JIM PUNTON - SOME SNAPSHOTS

I owe a lot to Jim. He sent me back ‘to search the Scriptures’. He provided both example and encouragement in life-style. He introduced me to Shalom- a key word in my life. And it all happened within 10 years. And usually ‘on the run’! Let me tell you how he touched my life. Here are four snapshots.

Snapshot 1

A group of us are gathering in the Scripture Union London HQ. Urban mission activists are planning for the Evangelical Coalition for Urban Mission [ECUM]. Leaders from the Shaftesbury Society, Evangelical Urban Training Programme, Frontier Youth Trust, Evangelical Race Relations Group and Christians in Industrial Areas are all there.

Jim is expected to join us. I’ve never met Jim. I know he is training officer for the Frontier Youth Trust. Suddenly a bearded face sticks round the door. Jim has arrived-but not to stay. He breezes in-and out. He is off to a local court. He wants to stand by a lad in trouble with the police. That clearly comes first. No argument. People matter more than meetings. A cheerful half-apology is given. Jim disappears. We go on with the meeting. Jim follows his heart.

Snapshot 2

A year or so later. Heathrow airport- I’m early and Jim is very late. We run for the flight. On the plane, I’m sitting next to Jim. Then we’re flying over Israel-en route to the Lausanne Consultation on World Evangelisation [COWE] in Thailand 1980. Jim has been appointed International Co-ordinator of the pre-COWE study groups. He is to be chair of the global Urban Poor group. I’ve been the UK co-ordinator. He dumps into my lap his preparation. It is Biblical research on the word Poor…..page after page of Hebrew and Greek references, duly annotated. I skim through it. It feels like an avalanche. Overwhelming in its weight and power. This becomes the base document for the ‘Mini-Consultation on Reaching the Urban Poor’. After 10 days of worship, meetings, discussion we fly back.

There is a sequel. Jim is supposed to write it all up for publication. He is too busy. He has moved on. In in desperation John Stott asks me to summarise. I write it up- No 22 Thailand Report-Christian Witness to the Urban Poor A third of the 40 pages is the Biblical Appendix by Jim. He has the last word.

Snapshot 3.

It is 1984. Christians across the UK have woken up to the inner city. I’m writing a book- Signs in the City’. It is about my experience in East London where I’ve been a Baptist minister since 1965, working in the churches, community centres and networks. I am telling the stories, and sharing the stirrings and shakings. I struggle with the deep underlying theological and political questions around injustice, poverty and powerlessness .
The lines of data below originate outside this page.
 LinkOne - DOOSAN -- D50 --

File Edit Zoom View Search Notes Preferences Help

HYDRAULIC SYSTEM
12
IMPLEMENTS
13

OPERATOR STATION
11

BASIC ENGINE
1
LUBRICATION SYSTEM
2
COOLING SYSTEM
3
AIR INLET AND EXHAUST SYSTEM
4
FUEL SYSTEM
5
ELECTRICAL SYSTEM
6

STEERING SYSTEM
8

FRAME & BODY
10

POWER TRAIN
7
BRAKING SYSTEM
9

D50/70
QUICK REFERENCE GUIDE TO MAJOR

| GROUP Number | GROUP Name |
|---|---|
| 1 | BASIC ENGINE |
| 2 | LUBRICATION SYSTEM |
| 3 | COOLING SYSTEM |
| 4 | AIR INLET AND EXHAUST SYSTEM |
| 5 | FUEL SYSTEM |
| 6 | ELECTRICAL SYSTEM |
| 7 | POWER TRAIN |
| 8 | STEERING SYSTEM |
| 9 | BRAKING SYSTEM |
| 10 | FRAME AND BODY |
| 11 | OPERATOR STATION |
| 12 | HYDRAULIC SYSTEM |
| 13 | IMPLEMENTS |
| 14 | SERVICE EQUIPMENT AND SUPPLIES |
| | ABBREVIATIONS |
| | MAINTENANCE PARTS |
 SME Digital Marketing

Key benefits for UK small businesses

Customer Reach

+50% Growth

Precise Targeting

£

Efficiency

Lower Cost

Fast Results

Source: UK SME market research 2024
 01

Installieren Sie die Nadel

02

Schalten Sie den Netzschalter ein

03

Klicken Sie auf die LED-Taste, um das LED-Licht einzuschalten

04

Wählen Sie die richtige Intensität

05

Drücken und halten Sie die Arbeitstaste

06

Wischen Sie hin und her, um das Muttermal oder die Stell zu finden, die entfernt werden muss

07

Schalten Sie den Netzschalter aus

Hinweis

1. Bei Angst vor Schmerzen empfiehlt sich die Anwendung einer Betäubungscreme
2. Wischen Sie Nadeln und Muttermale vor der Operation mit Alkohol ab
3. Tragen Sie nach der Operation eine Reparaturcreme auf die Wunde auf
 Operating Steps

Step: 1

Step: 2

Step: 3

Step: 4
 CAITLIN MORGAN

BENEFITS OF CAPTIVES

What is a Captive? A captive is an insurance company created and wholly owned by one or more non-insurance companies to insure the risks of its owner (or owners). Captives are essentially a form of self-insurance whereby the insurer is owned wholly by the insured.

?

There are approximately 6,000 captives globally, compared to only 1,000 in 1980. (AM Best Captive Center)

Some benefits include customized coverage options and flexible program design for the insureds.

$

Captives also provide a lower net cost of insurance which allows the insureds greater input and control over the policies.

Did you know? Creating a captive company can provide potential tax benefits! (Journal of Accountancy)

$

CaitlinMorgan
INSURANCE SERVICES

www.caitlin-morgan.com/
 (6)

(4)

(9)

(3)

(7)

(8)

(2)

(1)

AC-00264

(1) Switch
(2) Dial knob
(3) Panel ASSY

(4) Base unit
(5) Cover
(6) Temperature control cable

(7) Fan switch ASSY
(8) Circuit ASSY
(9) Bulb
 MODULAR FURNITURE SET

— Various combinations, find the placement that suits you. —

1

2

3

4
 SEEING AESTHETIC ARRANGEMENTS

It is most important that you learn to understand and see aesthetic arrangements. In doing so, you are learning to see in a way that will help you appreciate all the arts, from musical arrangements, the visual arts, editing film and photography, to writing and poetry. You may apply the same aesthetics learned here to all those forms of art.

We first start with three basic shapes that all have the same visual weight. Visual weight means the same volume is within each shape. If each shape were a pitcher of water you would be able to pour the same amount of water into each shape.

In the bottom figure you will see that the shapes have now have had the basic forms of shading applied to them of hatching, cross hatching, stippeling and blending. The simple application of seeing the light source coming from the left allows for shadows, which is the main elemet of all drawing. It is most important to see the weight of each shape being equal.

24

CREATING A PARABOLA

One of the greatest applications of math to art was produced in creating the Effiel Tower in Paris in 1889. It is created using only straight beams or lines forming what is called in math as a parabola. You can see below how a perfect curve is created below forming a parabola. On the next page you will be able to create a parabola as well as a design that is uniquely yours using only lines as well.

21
I’m back with Jim. I name him and refer to that flight. I refer to all that research on ‘poor’ he did. Now I can write: ‘Throughout the Bible the majority of references indicate that the poor are the mercilessly oppressed and the downtrodden. Nor is their poverty taken for granted in Scripture. It causes, concern, anger and protest. And its source is seen as injustice and oppression by the powerful’.

Snapshot 4

Elected President of the Baptist Union in 1986 I take Shalom as my theme. I had heard Jim speak passionately about the word and know there is a book based on that-which I’ve given away! Then I find this in Lost Bequest- A Laymans worknotes on the biblical pattern for a just society by Roger Dowley :

‘Jim Punton has written that
Shalom means-
a .For the individual- a totally integrated life with health of body, heart and mind, attuned to nature, open to others, in joy with God.
b. Between persons-sharing, mutuality and love
c .In community or society-justice, dignity, independence and freedom, harmony and reciprocity, the contentment with’ enough’ that all may have’ enough’
d. It is the opposite of oppression, violence and selfishness; it means man as caring trustee of creation. Having ended exploitation, indifference and irresponsibility. This is something of the Shalom of God ‘which passes all understanding’, the total well-being He wills for men and the cosmos, the goal of His mission, the content of His reign’

With Jim looking over my shoulder I start to uncover the breadth and depth of shalom, write Shalom, My Friends, try to share the message across the churches and go on working it out in East London.

Thirty years on Jim’s insights, writings and work are still profoundly relevant. The poor are still with us. Justice, Kingdom, Shalom and Jubilee toll like bells.

Shalom and agape are mixed up in all my passwords…literally and theologically! The snapshots live again. We journey on.